3. Compare Return on Equity (ROE) from accounting income and return on assets
from net operating cash flow:
Table (4): Return on Equity (ROE) index for banks
Return on Equity (ROE) from accounting income
Bank name 2014 2015 2016 The
Arithmetic
mean
Arab Bank 6.90% 6.74% 8.75% 7.47%
Housing Bank
for trade and
finance
10.65% 10.99% 11.00% 10.88%
Invest Bank 7.28% 8.32% 8.55% 8.05%
Return on Equity (ROE) from net operating cash flow
Bank name 2014 2015 2016 The
Arithmetic
mean
Arab Bank 27.02% 23.60% 16.70% 22.44%
Housing Bank
for trade and
finance
24.47% (17.00%) 52.92% 20.13%
Invest Bank 30.48% (46.06%) 23.17% 2.53%
Table (3) shows the return on equity (ROE) from accounting income, in Arab bank we
note in (2014) and (2015) the return on equity from accounting income was approximate,
about net operating income from cash flow was the highest possible for the three years
because of increase in clients deposits which led to increase in ROE from (2014) of
(2015), (2016), the main reason for deviation between the two percent is the non-cash
expenses in this year and positive change in working capital, in (2016) the first percent
increased for two degrees of year (2015), and the ROE from net operating cash flow
decreased for (7) degrees of year (2016) because of increase in investment value which
let to increase in profit and decrease in volume of operating cash. In Housing bank we
note the Stability for first percent through the three years because of stability in
accounting profit, for net operating cash flow in (2014) was positive then in (2015) the
operating cash flow decreased to became negative because of decrease in the deposits,
and increase credit facilities (net change in capital was negative) then in (2016) the
percent increase more than in (2014) because increase in deposits volume, for Invest bank
ROE from accounting income was stable and ROE from operating cash flow was
vacillating because of same reason like the previous banks.
Hypothesis test
Accordance to study hypothesis which looking to test the effect of net accounting income
and net operating cash flow on measurement of earnings quality and depend on the
previous financial analysis, the researcher find correlation relationship between net
accounting income and net operating cash flow effect on earnings quality, which mean
the independent variables effect on dependent variable, and the result will be reject the
Null hypothesizes and accept the alternative hypothesizes: Net accounting income affect
the measurement of earnings quality in Jordanian commercial banks, and Net operating
cash flow affect the measurement of earnings quality in Jordanian commercial banks.
Conclusions
The researcher found the following results:
- There is an effect of the net accounting income and net operating cash flow on the
financial statements number, which conceder worthy trust for preparer the financial
statements and users.
- The study indicate that the net operating cash flow effect the earnings quality, because the
(increase or decrease) of it effect the net accounting income.
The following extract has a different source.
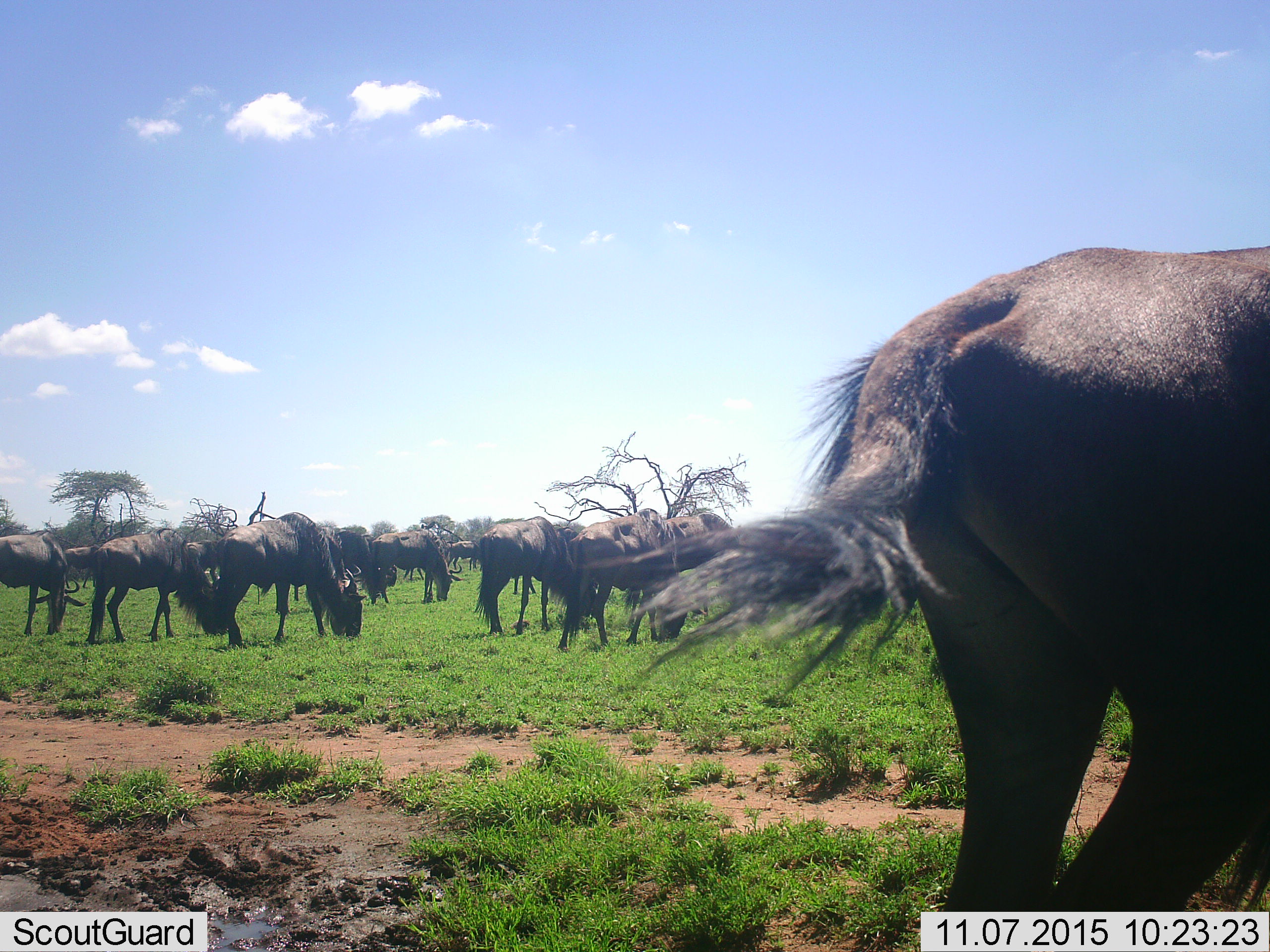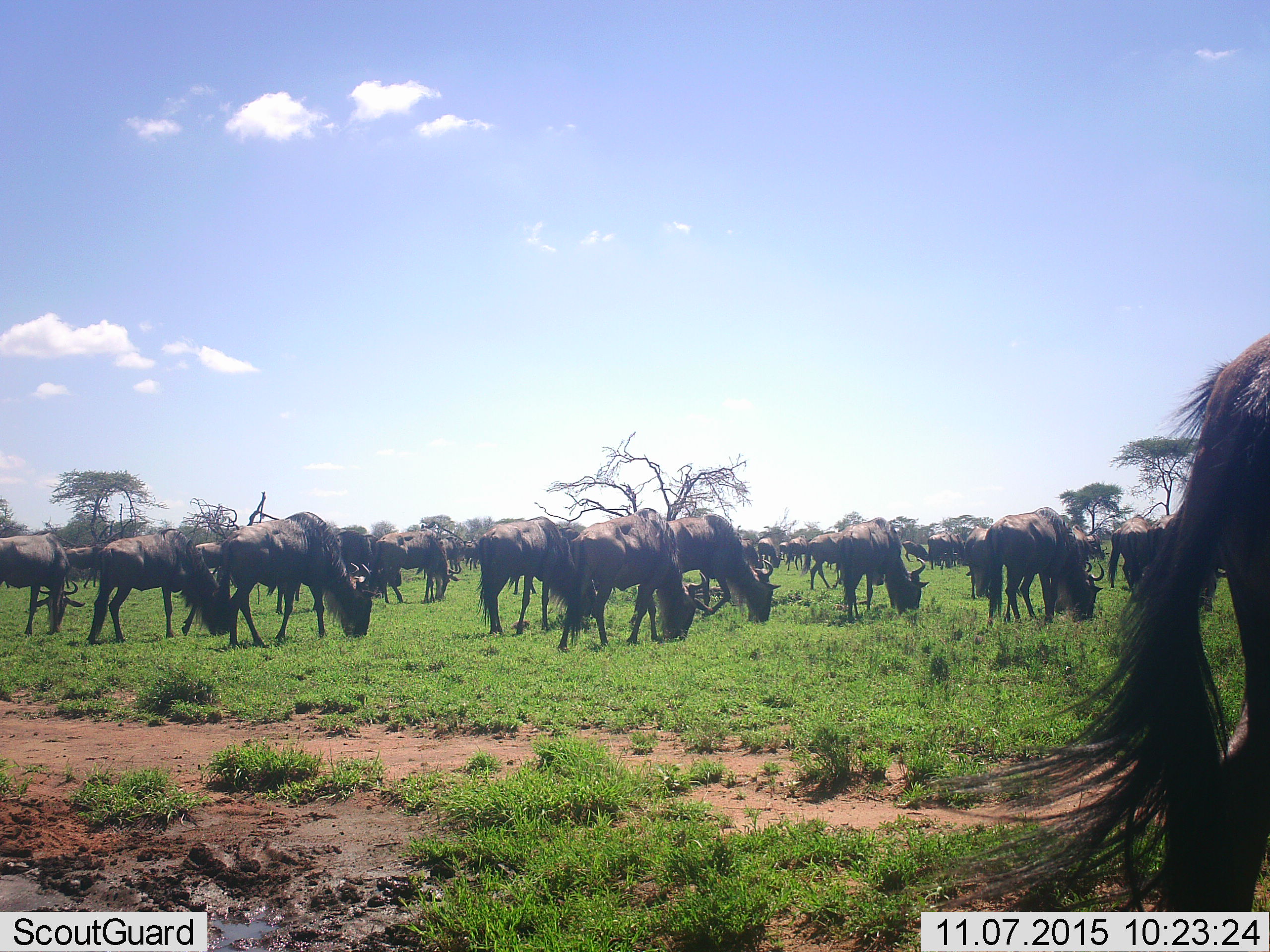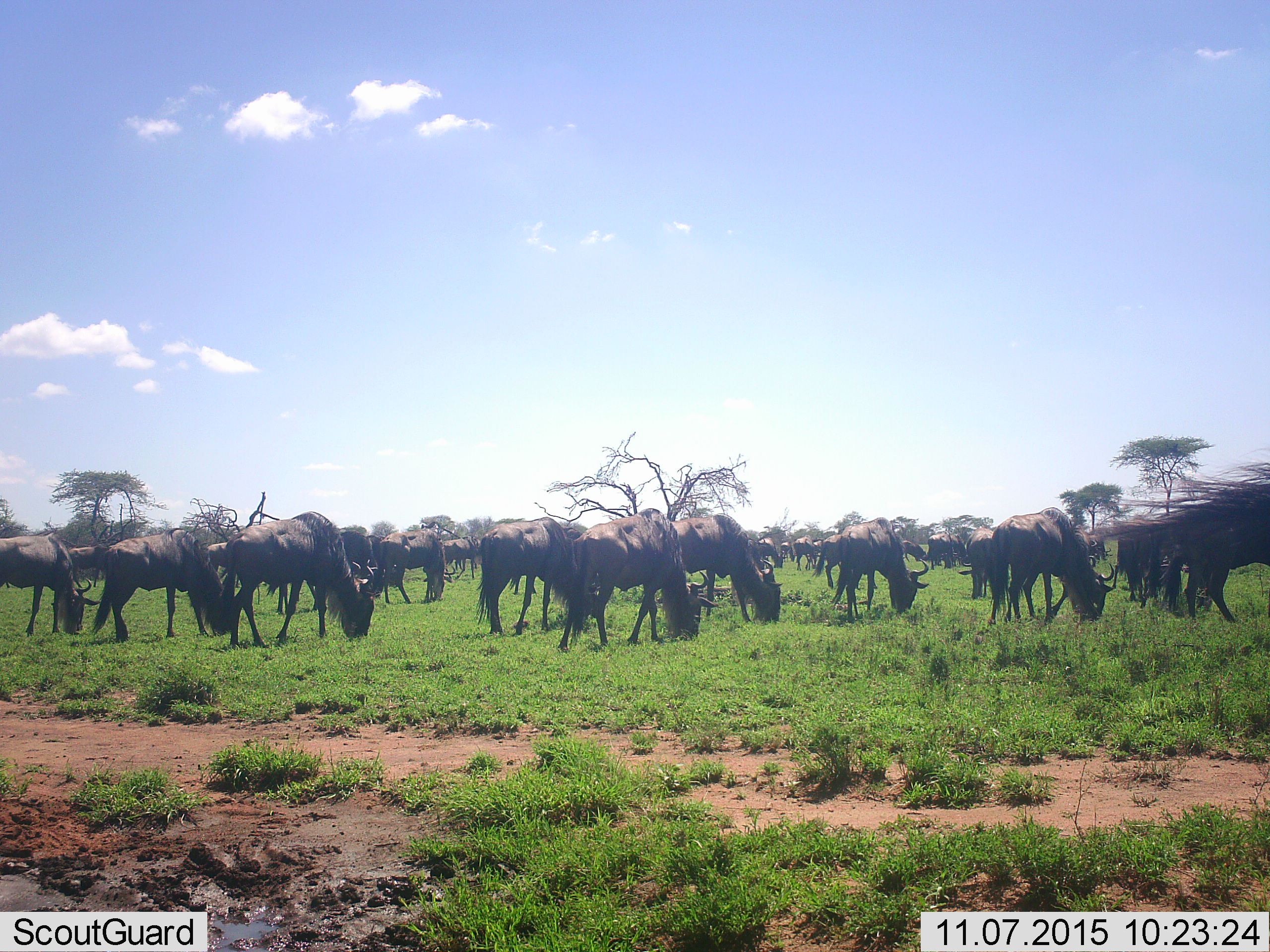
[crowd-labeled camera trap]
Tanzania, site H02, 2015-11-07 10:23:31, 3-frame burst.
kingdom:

- Not depending only on net accounting income to read earnings. However, we must know
the resources and components of this income and don’t concentrate on non-operating
activities.
Recommendations
- The necessary to relying on net operating cash flow for Jordanian commercial banks to
evaluate their operating activates.
- Do not rely on non-operating activities to achieve profits Jordanian commercial banks.
- Do now follow the earnings management method which distortion profits number, because
its indicators for current and future investors.